Gather every line of the data below that contains the word "aisle" and copy each one out.

(Visual spatial reasoning data)
----------------------------------------

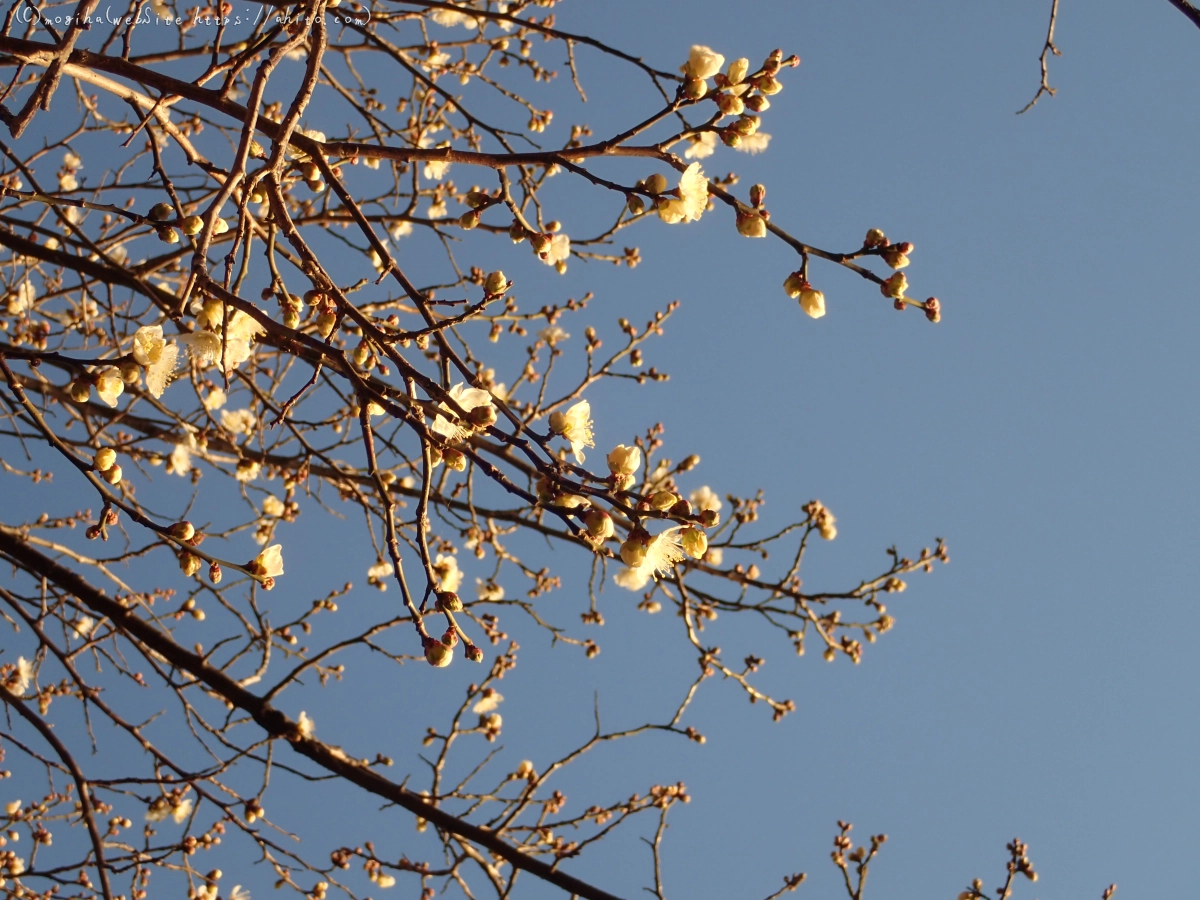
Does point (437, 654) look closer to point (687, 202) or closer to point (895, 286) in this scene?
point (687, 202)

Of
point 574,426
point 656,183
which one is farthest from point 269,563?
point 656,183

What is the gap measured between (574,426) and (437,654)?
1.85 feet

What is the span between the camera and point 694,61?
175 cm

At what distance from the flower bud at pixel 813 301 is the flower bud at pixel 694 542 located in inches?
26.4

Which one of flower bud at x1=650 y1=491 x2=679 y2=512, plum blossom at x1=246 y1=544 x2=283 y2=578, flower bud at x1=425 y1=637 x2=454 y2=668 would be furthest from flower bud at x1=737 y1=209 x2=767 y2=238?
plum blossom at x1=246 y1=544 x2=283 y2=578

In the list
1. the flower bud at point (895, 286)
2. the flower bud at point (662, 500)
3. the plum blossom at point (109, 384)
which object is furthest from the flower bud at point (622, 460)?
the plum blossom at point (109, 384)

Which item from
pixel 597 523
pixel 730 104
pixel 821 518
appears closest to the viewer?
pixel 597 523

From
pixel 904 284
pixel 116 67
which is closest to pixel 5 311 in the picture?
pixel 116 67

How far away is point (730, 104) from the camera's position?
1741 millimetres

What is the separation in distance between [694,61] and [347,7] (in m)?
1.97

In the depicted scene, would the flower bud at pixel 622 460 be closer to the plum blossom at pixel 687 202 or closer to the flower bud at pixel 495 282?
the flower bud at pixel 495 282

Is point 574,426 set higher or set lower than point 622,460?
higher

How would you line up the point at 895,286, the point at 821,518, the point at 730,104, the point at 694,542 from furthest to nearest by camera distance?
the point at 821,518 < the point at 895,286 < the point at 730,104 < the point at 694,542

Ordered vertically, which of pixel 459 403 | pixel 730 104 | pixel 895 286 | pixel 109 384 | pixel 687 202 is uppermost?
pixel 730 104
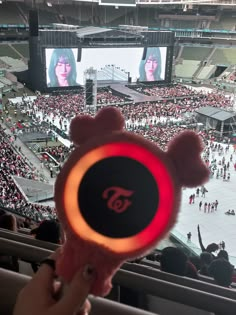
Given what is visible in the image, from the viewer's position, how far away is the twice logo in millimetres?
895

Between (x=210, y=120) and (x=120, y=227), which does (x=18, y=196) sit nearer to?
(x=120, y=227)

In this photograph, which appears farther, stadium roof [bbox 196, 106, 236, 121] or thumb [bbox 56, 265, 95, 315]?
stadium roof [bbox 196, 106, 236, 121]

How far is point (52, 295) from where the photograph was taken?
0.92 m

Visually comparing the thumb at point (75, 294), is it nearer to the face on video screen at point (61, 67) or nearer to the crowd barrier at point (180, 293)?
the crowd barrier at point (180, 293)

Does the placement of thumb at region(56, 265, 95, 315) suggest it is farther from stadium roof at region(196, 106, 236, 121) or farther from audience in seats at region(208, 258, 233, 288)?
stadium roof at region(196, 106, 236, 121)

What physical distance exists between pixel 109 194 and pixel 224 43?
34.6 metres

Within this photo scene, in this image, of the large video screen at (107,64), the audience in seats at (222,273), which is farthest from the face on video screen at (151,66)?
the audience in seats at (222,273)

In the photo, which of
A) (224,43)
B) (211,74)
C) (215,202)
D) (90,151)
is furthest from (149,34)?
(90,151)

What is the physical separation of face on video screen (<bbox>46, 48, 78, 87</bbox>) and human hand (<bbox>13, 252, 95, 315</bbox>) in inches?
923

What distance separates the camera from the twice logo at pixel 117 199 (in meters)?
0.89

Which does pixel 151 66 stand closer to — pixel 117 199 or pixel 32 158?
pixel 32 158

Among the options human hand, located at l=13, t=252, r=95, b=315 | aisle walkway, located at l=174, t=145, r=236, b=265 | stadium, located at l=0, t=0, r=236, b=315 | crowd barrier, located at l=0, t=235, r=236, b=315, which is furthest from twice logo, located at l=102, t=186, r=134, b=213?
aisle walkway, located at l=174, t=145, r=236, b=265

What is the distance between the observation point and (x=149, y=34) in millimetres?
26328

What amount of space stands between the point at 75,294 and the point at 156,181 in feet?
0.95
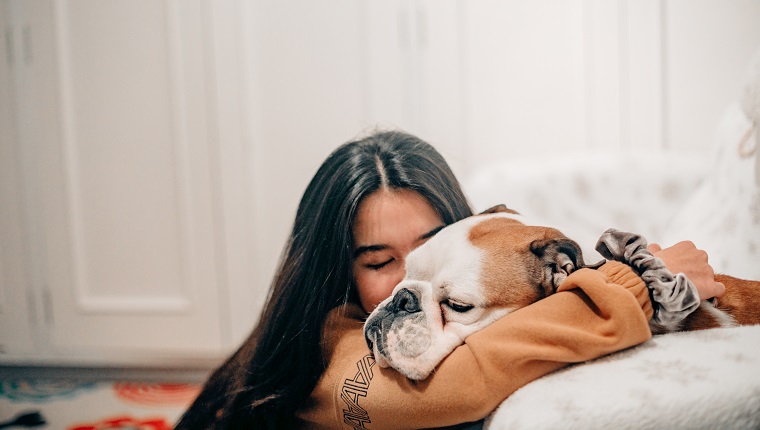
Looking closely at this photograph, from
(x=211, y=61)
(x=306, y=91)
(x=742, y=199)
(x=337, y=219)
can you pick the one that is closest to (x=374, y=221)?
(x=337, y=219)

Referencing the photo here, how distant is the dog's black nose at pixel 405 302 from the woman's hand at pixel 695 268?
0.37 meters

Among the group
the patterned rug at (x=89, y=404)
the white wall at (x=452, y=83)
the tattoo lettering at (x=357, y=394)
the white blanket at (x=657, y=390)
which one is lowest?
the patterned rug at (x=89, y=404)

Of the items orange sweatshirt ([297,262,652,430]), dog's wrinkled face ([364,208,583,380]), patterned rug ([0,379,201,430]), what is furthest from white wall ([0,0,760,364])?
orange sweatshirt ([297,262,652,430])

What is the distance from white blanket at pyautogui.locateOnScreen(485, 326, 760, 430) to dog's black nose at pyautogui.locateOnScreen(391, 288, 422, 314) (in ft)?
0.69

----------------------------------------

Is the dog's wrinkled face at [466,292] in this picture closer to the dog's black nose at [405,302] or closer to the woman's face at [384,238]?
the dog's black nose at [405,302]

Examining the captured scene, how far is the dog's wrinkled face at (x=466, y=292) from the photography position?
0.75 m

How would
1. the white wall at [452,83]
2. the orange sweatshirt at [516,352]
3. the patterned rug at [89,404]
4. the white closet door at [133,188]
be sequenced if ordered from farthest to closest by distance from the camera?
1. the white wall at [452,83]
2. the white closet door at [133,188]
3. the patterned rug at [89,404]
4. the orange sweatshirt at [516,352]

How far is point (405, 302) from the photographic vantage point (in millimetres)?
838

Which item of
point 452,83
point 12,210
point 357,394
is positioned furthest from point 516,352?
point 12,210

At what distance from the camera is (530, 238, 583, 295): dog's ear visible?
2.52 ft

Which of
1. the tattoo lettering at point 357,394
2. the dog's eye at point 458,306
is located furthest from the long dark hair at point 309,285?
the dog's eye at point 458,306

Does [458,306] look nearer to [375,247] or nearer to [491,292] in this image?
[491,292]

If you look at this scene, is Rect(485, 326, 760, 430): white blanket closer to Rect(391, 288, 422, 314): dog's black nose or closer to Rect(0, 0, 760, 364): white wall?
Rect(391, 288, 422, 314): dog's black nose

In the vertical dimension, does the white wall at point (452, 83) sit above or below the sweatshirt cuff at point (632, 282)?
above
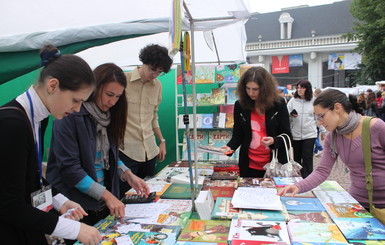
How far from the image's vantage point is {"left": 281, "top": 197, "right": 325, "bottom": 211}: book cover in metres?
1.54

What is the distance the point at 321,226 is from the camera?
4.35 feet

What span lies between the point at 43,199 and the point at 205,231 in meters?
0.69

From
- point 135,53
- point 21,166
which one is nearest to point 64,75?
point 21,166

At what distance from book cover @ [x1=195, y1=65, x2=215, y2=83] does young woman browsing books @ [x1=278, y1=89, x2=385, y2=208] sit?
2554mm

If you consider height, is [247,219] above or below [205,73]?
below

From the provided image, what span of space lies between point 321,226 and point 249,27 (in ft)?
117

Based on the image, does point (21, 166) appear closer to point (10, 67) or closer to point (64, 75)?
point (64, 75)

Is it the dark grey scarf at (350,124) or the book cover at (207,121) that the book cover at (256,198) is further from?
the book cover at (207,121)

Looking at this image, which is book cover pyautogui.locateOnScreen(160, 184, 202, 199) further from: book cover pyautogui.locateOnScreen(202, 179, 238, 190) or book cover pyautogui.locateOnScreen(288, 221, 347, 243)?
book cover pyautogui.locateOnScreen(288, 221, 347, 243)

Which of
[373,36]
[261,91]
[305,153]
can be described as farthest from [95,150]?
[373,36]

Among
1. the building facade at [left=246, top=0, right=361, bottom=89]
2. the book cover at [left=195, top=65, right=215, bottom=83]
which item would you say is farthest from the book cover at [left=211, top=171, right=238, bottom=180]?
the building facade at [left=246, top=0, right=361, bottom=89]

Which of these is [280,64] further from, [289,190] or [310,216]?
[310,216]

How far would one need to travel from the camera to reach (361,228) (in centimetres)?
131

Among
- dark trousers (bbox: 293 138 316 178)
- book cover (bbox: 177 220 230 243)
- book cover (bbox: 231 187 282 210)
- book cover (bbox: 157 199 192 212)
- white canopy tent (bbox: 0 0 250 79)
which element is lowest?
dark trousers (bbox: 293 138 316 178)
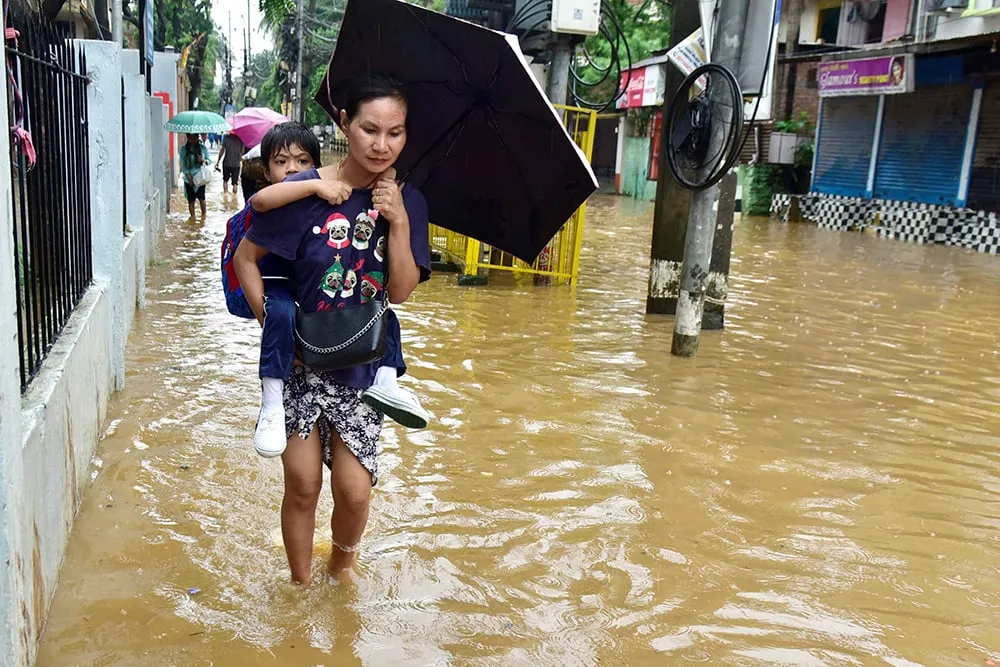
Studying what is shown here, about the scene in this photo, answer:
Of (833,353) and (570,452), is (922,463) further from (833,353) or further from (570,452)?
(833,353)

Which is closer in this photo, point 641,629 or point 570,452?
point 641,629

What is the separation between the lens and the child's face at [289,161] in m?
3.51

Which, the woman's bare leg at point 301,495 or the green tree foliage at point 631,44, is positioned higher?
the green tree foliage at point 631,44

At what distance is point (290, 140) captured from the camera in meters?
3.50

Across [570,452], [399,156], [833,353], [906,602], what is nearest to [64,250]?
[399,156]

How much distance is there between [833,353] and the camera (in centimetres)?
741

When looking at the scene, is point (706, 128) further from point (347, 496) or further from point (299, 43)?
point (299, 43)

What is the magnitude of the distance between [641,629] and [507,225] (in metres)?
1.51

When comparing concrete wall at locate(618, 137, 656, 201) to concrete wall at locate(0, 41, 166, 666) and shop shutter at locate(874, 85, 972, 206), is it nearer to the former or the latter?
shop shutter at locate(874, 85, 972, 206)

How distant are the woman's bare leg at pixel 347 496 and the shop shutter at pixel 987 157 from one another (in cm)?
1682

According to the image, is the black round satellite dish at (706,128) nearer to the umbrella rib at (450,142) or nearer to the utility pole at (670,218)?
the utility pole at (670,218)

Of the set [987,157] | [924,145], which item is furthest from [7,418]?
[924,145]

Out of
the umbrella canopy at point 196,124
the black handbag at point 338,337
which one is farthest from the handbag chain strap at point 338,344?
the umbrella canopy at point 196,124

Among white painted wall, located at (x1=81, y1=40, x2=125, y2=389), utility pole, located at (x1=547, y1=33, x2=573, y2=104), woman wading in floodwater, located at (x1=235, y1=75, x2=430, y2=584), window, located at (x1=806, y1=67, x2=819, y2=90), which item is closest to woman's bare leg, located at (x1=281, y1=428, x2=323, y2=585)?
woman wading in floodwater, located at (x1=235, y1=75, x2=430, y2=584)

----------------------------------------

= TASK ANSWER =
Among the options human hand, located at l=13, t=252, r=95, b=315 | aisle walkway, located at l=174, t=145, r=236, b=265 | stadium, located at l=0, t=0, r=236, b=315 | crowd barrier, located at l=0, t=235, r=236, b=315, which is furthest from twice logo, located at l=102, t=186, r=134, b=213?
aisle walkway, located at l=174, t=145, r=236, b=265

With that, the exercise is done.